With reference to FIG. 9, process 900 is shown for projecting fronthaul capacity breaches, in accordance with various embodiments. Process 900 can run in TR-1 module 704 of FIG. 7. The output 894 from the RAN-1 module may be taken as an input to process 900. Process 800 may include querying the physical DU throughput forecast (Block 902). The throughput forecast may be represented in Gbps or other data transfer measurements. The throughput forecast may be enriched with OSS KPIs (Block 904). In an example cloud-based data and telephone network 100 running on AWS, Amazon's Redshift data tools may be used for KPI enrichment.
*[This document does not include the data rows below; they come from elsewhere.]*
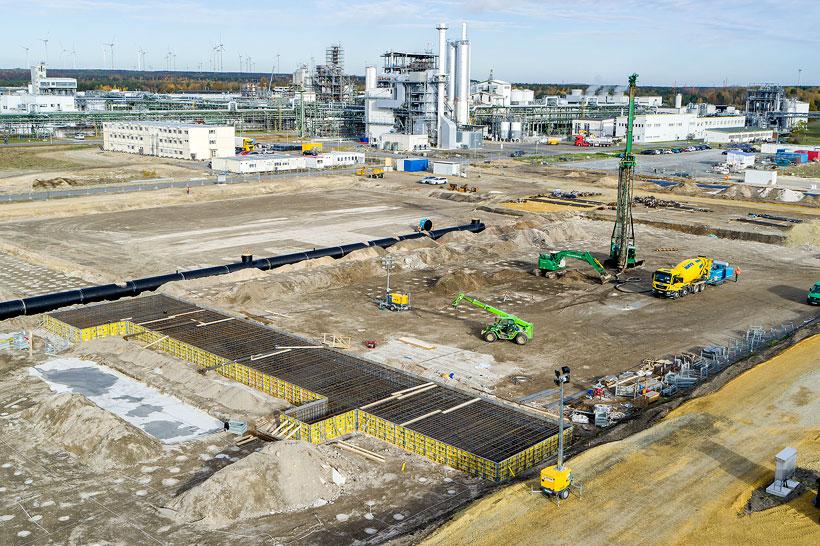 Концерн BASF заложил фундамент своего нового завода по производству катодных активных материалов для аккумуляторов в городе Шварцхайде, Германия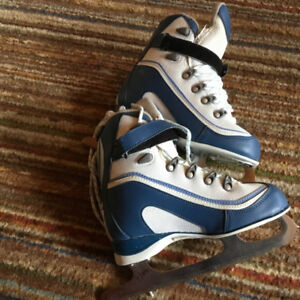 Youth's Figure Skates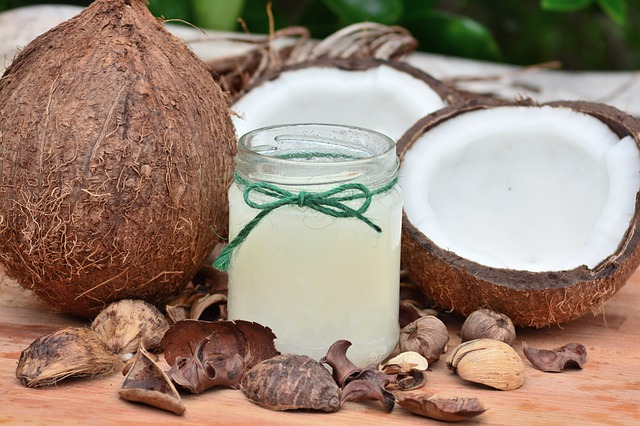 Schöne Haut mit Kokosöl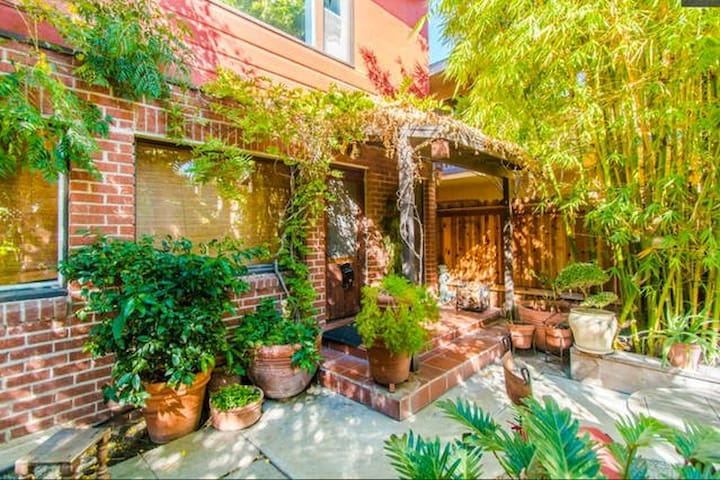The Hummingbird Room: 1bd/1ba (Detached from Room) - Long Beach - House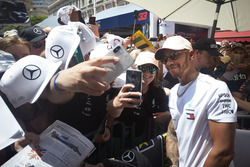 Lewis Hamilton, Mercedes AMG F1, poseert voor foto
In various embodiments, process 900 may check whether the cell site is lit or dark (Block 906). In determining whether the cell site is lit or dark, sites may be polled, network data may be queried, or other data sources may be used. In an example using databases that contain site configuration information such as, for example, tools available under the tradenames BLUE PLANET or NX1. Information contained in the databases may include, for example, whether a site is lit or dark. Lit and dark are architectures of cell site deployment. In a lit site, the DU is located at the site location. In a dark site, the DU is located at a centralized data center, which can allow a DU to be shared between multiple cell sites. Building a lit or dark site can depend on availability of a fiber connection between the site and data center. If a suitable connection is available, a dark site may be constructed. If not available then the DU may be located onsite due to latency considerations.

In various embodiments and in response to a site being lit (Block 910), process 900 checks whether the physical link at the cell site has bandwidth greater than the maximum DU throughput (Block 912). If not, a fronthaul capacity breach is indicated (Block 914). Fronthaul capacity expansion is identified to meet the increased fronthaul capacity needs (Block 916). If the existing link has greater capacity than the maximum DU throughput, then no breach is indicated (Block 918).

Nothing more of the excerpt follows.